My instinct, though I don't know if anyone has demonstrated this specifically for RNAseq analysis, is that treating time as a linear covariate is more powerful, but only if the relationship between time and log read counts is linear, and might be significantly less powerful if the relationship is non-linear, and may entirely fail to detect some types of relationships (particulalry those with increased or decreated expression at intermediate time points and then a return to starting levels later). Treating time as a factor in contrast will allow the detection of any shape of profile, but maybe less powerful in the monotonic case, and will definately be less powerful in the linear case. Using time as continuous also gives you a single, easy to interpret coefficient (not quite an LFC, but the same idea), which the anova-like test doesn't.

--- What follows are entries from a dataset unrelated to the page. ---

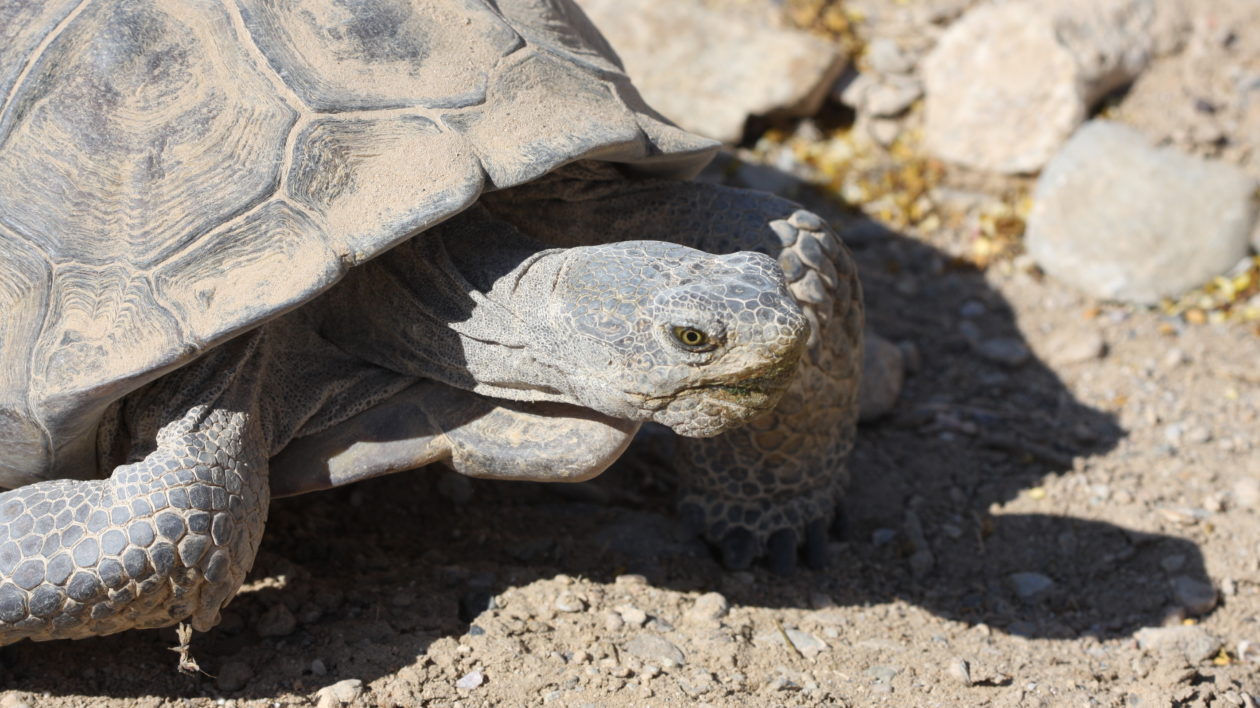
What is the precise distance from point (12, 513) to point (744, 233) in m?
2.06

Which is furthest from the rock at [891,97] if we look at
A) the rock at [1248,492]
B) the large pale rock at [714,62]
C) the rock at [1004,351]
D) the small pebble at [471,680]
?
the small pebble at [471,680]

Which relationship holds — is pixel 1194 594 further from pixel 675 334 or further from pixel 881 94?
pixel 881 94

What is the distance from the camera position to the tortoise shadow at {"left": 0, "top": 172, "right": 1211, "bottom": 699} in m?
Result: 3.08

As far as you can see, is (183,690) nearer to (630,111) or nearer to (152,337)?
(152,337)

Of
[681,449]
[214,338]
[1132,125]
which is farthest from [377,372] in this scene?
[1132,125]

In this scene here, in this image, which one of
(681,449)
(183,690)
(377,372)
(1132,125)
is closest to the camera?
(183,690)

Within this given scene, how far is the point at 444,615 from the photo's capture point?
3256 mm

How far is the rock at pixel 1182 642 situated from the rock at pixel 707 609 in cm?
123

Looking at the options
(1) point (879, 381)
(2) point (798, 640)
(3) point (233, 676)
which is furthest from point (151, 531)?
(1) point (879, 381)

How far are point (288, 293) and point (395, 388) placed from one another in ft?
1.96

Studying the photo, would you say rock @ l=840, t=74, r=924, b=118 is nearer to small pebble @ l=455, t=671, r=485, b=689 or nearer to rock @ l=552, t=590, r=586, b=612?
rock @ l=552, t=590, r=586, b=612

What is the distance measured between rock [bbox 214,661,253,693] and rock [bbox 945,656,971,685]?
1.83 metres

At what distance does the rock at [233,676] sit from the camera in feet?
9.75

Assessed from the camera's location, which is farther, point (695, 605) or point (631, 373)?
point (695, 605)
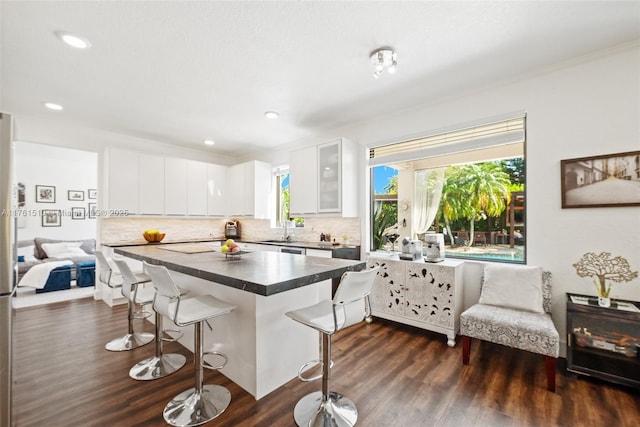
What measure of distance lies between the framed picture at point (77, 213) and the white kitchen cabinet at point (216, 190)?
386 centimetres

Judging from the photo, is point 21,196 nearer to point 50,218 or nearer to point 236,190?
point 50,218

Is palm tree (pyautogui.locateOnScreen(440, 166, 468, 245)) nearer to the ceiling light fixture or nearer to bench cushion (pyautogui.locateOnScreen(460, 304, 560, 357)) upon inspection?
bench cushion (pyautogui.locateOnScreen(460, 304, 560, 357))

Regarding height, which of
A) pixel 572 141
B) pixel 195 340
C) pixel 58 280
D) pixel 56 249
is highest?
pixel 572 141

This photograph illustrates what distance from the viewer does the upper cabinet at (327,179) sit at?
3.98 meters

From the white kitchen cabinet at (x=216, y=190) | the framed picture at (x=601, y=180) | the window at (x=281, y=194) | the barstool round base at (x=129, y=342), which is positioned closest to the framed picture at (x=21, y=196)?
the barstool round base at (x=129, y=342)

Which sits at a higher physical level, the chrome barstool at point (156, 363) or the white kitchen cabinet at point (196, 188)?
the white kitchen cabinet at point (196, 188)

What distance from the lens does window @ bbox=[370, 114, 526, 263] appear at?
3.00 metres

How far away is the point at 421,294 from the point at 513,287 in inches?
33.7

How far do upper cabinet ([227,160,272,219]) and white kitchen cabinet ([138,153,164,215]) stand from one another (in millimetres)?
1325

It may be possible to find a transformation to make your expression~time relationship. This is the approach followed in the timecourse section of the edgeR manual (page 106) or the limma manual (page 49). Although this is decribed in the edgeR/limma manuals, I'm not aware of any reason this shouldn't work in DESeq2. Not that if you use a spline fit, then once again your coefficients don't have a meaning, but if you use a model with straight forward parameters (like a cubic polynomial, or, say, a sigmoid), then there will be a way to interpret them (although perhaps not a striaght forward one).

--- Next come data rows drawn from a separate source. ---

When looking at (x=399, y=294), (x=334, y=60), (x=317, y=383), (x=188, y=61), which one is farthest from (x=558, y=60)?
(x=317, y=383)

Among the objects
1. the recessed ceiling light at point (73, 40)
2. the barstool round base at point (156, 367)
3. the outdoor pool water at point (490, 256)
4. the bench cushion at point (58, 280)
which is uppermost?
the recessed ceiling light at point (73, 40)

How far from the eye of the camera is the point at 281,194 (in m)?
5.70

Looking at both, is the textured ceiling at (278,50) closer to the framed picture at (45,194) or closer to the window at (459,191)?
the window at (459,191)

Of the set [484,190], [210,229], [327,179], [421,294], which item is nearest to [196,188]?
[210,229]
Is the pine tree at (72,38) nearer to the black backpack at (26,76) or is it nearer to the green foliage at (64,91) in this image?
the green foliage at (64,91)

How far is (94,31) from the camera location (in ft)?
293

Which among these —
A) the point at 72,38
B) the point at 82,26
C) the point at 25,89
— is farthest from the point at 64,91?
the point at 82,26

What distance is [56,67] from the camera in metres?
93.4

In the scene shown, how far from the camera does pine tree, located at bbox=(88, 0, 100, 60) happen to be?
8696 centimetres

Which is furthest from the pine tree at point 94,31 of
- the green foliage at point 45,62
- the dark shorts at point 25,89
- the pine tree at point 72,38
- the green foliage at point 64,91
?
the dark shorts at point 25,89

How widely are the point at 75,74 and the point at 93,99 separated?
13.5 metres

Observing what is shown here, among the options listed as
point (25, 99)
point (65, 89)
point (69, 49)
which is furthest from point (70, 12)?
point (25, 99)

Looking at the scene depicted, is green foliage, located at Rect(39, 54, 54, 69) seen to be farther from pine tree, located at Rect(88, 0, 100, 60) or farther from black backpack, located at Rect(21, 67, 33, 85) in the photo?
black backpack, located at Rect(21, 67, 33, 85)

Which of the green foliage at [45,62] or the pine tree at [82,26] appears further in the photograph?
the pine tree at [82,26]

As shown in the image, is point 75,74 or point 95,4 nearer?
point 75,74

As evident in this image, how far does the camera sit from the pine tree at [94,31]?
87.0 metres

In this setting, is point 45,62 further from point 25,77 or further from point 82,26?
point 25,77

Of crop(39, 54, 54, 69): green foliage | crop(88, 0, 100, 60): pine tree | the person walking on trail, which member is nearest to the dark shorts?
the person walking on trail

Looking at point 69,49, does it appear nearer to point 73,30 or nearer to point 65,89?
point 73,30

Question 2: LFCs and MA plots in LRT tests.

Basically, if you are doing an anova-like test, you are testing if more variance is accounted for by your full model, rather than your reduced model, rather than testing if a coefficient is signficiantly different from zero. Because there is not way to say which LFC is the important one in an anova, it doesn't really make much sense to talk about that. In fact, its perfectly possible for the LRT to be significant in a case where none of the coefficients are indevidually signficicantly different from zero. This also means that plots like MA plots and volcano plots don't make much sense for these sorts of tests.